Muitas vezes vi lágrimas brilhando teimosas no canto dos olhos da minha senhora. Uma noite, que foi a última, ouvi uma serenata do cavaleiro, mais doce e triste que nenhuma outra, cheia de dor de partida tão grande que até a mim magoou o coração. E nunca mais o vi.
No dia seguinte, a minha senhora, logo pela manhã, subiu à varanda da torre, donde se vê a praia e o mar. Todo o dia lá ficou. Quando subi a levar um caldinho – que ela nem tocou! - , olhei para as bandas do rio e vi os barcos que se aprestavam para partir, os batéis que iam e vinham coloridos de cavaleiros e pajens, cheios de provisões, as barcaças que transportavam os cavalos de guerra até às naus engalanadas de festa.
À tarde, eu quis ir ver a partida. Quando saí do paço vi a minha senhora lá no alto da torre olhando as velas que no mar já enfunavam de vento. Corri o mais que pude para não perder a partida – eu era nova, então, e as pernas obedeciam à minha vontade. Cheguei ainda a tempo de me juntar ao povo que na praia agitava os chapéus aios que partiam. E imaginei no alto da torre um lenço branco ondulando na brisa que levava os barcos rio abaixo, rio adiante, mar sem fim, até ficar embebido, como as velas, no sal do mar, no sal do corpo.
Quando retomei ao paço, a minha senhora rezava na capela. Dias e dias rezou ajoelhada na laje fria, até que a certa altura voltou à torre. Dali olhava o mar esperando uma vela branca não mais voltou…
«Soube-se, mais tarde, no Reino, que ao atravessar as longínquas Colunas de Hércules uma tempestade terrível fez naufragar o navio em que partira na esperança de voltar o cavaleiro-trovador. Ninguém ousou dizer-lho a ela, mas creio que o adivinhou na própria hora da desgraça põe essa estranha maneira de comunicar que têm os seres que se amam.
«Correram-lhe as lágrimas a fio, durante muito tempo.
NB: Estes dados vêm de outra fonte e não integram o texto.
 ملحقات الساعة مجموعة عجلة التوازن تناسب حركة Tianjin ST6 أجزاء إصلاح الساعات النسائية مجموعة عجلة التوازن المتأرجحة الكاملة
Depois secaram e o cabelo embranqueceu-lhe. Eu casei e saí do castelo porque o meu homem precisava de mim na horta. No entanto, nunca deixei de ver a minha senhora porque ela não mas largou a sua torre e a varanda sobre o rio.
«Hoje já não espera o seu trovador. Espera o tempo, o seu tempo, como eu espero o meu…
A velha calou-se. Fez-se um silêncio quem sabe se de respeito. Se de nostalgia, se de uma certa saudade de um amor assim, que se não teve e desejava ter tido.
A velha levantou-se por fim e partiu para casa porque a noite já ali estava roçando o seu manto pelos corpos recostados nas árvores. Levantaram-se as moças também, em silêncio.
Mais uma vez olharam a doce velha que na torre do castelo já mal se via e uma delas murmurou:
- Linda a velha!
O tempo que a linda velhinha esperava chegou por fim. E veio outro mais longo que derrubou os muros do velho paço e da sua torre. Mas este longo tempo que chegou poupou a povoação, de que não conheço o nome antigo, mas que a lenda chama, ainda hoje, Linda-a-Velha.